Locate each line in the data below that holds the word "farther", and copy those lines in full.
|---|
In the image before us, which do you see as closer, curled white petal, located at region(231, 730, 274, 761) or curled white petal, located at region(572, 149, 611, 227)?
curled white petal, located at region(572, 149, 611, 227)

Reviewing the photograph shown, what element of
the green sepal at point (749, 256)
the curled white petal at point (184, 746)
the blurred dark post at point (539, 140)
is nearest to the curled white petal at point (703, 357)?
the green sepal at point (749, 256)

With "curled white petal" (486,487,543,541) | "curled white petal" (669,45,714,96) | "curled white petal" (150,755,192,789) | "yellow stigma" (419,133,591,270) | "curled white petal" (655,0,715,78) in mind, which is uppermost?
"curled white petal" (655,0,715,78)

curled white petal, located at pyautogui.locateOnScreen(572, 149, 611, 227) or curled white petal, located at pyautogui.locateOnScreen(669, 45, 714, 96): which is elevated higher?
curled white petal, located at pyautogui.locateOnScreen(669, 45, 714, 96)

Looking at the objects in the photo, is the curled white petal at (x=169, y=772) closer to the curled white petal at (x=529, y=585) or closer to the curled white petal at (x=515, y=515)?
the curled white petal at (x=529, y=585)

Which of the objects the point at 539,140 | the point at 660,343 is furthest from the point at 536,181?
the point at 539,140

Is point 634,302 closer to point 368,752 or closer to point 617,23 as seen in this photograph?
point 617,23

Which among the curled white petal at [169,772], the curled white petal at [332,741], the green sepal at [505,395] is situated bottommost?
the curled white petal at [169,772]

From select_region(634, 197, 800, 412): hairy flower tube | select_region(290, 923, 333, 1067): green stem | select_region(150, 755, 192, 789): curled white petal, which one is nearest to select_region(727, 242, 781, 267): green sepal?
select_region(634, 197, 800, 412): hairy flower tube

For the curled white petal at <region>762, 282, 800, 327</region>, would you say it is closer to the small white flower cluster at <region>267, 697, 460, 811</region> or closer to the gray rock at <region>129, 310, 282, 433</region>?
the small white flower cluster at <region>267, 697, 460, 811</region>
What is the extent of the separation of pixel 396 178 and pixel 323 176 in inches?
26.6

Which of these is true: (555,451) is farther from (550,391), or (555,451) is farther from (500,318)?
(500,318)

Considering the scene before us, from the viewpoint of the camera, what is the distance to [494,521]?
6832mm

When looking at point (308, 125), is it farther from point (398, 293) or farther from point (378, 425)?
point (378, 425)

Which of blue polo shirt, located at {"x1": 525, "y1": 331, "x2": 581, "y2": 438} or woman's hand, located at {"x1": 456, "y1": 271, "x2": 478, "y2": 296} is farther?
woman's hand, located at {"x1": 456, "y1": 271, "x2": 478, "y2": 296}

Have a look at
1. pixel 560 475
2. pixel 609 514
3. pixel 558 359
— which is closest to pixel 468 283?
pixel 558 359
|---|
REPLY:
Which of these is true: (555,451) is farther from (550,391), or (555,451) is farther from (500,318)?
When looking at point (308, 125), is it farther from point (398, 293) or farther from point (378, 425)?
Which of blue polo shirt, located at {"x1": 525, "y1": 331, "x2": 581, "y2": 438} or woman's hand, located at {"x1": 456, "y1": 271, "x2": 478, "y2": 296} is farther?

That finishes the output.